Create a rake task for CI:

namespace :ml do
  desc "Evaluate parser accuracy against test dataset"
  task evaluate: :environment do
    result = ParserEvaluator.new(
      dataset_path: Rails.root.join("spec/fixtures/parser_evaluation.yml")
    ).call

    puts "Pass rate: #{result[:pass_rate]}%"
    puts "Passed: #{result[:passed_checks]}/#{result[:total_checks]} checks"

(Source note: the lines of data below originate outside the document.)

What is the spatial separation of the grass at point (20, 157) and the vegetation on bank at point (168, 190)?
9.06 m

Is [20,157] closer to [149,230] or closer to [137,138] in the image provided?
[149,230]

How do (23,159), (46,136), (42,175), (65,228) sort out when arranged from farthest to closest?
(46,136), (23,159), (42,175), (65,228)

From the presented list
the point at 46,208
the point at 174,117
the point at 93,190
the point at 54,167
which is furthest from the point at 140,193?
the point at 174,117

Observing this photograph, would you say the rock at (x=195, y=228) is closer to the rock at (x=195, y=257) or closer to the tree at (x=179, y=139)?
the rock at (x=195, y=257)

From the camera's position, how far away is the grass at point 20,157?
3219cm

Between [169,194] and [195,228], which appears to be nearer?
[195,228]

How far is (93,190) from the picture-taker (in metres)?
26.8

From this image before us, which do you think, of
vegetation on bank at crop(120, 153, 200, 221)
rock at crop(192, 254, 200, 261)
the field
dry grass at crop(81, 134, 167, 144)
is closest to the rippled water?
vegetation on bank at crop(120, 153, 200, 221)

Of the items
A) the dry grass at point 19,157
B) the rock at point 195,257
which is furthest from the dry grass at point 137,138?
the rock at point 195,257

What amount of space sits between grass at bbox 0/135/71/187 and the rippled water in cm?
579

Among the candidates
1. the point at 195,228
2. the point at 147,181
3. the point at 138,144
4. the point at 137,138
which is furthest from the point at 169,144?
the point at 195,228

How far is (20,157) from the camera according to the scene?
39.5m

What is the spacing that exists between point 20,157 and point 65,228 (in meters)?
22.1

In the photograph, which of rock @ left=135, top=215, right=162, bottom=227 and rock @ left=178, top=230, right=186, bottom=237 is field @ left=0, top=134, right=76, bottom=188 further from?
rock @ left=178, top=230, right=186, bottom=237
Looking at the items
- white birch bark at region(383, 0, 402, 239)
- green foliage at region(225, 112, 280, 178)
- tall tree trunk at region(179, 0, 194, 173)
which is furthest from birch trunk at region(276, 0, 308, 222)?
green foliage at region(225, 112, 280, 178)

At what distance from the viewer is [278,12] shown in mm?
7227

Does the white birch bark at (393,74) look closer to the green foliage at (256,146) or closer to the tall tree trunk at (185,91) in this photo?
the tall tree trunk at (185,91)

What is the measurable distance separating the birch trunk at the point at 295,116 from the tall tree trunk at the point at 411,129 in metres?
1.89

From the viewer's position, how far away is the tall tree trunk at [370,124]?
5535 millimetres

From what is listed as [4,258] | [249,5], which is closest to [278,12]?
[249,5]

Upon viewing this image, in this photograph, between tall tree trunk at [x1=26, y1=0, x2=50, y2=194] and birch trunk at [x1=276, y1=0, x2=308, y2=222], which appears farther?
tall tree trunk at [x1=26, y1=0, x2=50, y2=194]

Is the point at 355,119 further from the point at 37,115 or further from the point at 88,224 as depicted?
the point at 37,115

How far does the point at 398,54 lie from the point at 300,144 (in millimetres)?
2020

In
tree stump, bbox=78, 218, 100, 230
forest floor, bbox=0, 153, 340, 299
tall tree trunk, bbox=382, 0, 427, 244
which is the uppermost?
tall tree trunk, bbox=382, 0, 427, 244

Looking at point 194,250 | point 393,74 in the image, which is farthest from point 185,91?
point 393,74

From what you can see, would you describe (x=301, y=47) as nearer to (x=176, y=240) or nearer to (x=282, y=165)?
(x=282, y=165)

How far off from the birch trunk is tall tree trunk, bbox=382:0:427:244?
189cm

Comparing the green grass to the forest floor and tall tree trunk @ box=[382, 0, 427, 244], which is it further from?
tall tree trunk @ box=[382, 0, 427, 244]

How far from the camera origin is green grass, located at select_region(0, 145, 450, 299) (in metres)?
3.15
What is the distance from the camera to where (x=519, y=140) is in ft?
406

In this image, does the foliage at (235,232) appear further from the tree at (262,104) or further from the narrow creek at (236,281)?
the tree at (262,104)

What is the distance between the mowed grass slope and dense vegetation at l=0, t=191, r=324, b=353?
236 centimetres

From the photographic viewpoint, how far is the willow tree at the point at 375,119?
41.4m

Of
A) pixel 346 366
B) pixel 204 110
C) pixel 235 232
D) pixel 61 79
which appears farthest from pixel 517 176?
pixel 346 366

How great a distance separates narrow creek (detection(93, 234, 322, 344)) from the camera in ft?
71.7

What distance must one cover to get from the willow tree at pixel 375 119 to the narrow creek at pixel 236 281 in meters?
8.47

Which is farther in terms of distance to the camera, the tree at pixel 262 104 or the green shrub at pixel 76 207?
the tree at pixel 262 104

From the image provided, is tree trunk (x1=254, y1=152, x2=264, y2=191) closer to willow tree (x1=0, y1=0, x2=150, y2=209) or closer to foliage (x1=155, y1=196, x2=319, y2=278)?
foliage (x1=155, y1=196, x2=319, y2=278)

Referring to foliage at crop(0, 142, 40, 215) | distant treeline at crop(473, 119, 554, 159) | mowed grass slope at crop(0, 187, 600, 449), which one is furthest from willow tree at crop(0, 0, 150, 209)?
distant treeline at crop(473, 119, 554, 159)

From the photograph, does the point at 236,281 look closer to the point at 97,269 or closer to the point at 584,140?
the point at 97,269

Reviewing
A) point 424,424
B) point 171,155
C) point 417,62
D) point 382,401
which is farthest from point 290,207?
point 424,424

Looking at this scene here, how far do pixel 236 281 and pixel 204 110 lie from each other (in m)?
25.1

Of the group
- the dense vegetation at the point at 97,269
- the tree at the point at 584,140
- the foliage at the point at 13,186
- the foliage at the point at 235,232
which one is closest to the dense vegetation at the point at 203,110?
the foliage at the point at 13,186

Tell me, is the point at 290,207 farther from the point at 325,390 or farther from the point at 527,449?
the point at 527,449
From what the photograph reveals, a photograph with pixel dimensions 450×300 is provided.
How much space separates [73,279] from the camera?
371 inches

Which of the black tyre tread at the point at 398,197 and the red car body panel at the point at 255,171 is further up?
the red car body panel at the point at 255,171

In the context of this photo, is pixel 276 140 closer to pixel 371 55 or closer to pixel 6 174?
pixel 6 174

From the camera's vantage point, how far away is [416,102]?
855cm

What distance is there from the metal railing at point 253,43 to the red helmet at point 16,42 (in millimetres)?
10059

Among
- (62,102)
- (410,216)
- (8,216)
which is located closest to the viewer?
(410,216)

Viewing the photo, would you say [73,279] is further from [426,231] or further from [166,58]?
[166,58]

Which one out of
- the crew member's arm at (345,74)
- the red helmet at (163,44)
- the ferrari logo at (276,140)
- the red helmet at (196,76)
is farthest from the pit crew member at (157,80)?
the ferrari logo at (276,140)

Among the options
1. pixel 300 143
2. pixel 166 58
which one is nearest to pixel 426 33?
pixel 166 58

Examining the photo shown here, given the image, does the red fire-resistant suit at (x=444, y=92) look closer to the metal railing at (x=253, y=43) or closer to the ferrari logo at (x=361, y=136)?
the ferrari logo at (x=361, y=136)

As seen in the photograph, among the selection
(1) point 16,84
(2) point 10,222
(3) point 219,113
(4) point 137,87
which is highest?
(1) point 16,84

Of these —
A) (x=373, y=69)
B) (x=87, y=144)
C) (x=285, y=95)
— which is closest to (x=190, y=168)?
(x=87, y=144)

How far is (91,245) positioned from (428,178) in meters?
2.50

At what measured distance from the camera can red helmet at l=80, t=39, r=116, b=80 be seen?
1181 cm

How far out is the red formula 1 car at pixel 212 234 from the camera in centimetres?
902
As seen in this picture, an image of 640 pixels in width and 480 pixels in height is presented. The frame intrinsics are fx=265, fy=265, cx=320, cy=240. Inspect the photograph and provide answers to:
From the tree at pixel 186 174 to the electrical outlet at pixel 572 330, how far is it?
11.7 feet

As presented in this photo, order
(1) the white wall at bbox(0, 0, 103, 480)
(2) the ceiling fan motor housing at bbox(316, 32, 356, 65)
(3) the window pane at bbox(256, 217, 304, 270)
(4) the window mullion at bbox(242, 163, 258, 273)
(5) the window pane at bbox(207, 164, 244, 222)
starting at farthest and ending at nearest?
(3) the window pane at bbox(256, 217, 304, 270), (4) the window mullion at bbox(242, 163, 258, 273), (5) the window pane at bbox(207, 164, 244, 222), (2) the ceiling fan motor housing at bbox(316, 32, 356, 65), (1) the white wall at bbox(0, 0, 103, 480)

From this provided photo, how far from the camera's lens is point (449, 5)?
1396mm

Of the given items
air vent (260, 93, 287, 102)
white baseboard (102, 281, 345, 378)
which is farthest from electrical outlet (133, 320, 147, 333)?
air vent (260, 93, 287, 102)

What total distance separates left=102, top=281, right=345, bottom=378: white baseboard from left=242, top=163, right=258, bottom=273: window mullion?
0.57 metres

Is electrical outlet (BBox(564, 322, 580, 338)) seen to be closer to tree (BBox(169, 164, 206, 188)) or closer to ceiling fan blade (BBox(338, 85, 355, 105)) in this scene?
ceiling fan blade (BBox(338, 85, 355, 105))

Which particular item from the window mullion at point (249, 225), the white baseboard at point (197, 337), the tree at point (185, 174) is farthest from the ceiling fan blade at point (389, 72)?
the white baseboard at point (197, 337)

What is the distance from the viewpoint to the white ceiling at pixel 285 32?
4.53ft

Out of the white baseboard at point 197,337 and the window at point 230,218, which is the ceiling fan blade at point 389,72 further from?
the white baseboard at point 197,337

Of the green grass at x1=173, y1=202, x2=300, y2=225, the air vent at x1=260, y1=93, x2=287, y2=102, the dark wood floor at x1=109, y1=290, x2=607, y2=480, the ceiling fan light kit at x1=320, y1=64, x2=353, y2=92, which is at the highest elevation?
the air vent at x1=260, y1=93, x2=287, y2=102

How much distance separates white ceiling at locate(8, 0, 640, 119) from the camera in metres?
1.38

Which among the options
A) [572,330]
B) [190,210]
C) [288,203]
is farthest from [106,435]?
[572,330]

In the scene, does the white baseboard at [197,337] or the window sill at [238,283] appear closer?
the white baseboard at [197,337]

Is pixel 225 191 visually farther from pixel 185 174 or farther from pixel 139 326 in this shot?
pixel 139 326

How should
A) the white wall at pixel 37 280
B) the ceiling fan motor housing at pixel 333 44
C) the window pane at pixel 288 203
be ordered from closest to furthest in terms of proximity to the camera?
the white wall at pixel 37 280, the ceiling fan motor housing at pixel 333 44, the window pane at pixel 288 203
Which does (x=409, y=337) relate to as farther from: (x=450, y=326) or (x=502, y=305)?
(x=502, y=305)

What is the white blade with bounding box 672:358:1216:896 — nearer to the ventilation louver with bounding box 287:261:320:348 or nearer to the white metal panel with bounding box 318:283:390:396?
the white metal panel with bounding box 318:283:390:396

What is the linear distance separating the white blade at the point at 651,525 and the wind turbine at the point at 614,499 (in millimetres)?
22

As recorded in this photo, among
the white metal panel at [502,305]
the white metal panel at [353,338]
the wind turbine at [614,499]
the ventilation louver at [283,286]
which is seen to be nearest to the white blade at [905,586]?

    result[:samples].each do |sample|
      next if sample[:mismatches].empty?

      puts "\nFailed: #{sample[:name]}"
      sample[:mismatches].each do |mismatch|
        puts "  #{mismatch[:field]}: expected #{mismatch[:expected].inspect}, got #{mismatch[:actual].inspect}"
      end
    end

    exit(1) if result[:pass_rate] < 90
  end
end

Run before deploying prompt changes:

OPENAI_MODEL=gpt-4o-2024-08-06 bin/rails ml:evaluate

Tracking Regressions

Store evaluation results for comparison:

class EvaluationRun < ApplicationRecord
  # model, dataset_path, pass_rate, passed_checks, total_checks,
  # mismatches_json, created_at

  def self.compare_to_baseline(current_result)
    baseline = where(model: current_result[:model]).order(created_at: :desc).first
    return nil unless baseline

    {
      pass_rate_delta: current_result[:pass_rate] - baseline.pass_rate,
      new_failures: current_result[:samples].select { |s| s[:mismatches].any? }
                                            .map { |s| s[:name] } -
                    JSON.parse(baseline.mismatches_json).map { |m| m["name"] }
    }
  end
end

Now you can detect when a model update introduces new failures.

When to Evaluate

Before prompt changes — Run evaluation, compare to baseline
On model version changes — gpt-4o-2024-08-06 behaves differently than gpt-4o
In CI for PR reviews — Block merges that drop pass rate below threshold
Weekly automated runs — Catch silent model drift

Building the Dataset

Start with failures:

# Find production records that required manual correction
JobListing.where.not(manual_override_at: nil).limit(20).each do |listing|
  puts YAML.dump({
    "name" => listing.name.truncate(50),
    "description" => listing.raw_description,
    "expected" => {
      "shift" => listing.shift,
      "hours_per_week" => listing.hours_per_week,
      # ... corrected values
    }
  })
end

Add edge cases as you discover them. A good dataset has 50-100 samples covering your extraction fields comprehensively.

The Payoff

With an evaluation harness:

Prompt experiments are measurable — "This change improved certification extraction from 85% to 92%"
Model updates are safe — Run evaluation before switching versions
Regressions are caught early — Before users report incorrect data
Team knowledge accumulates — The dataset documents edge cases

The harness costs a few hours to build and pays for itself on the first caught regression. Build it before your second prompt iteration, not after your first production incident.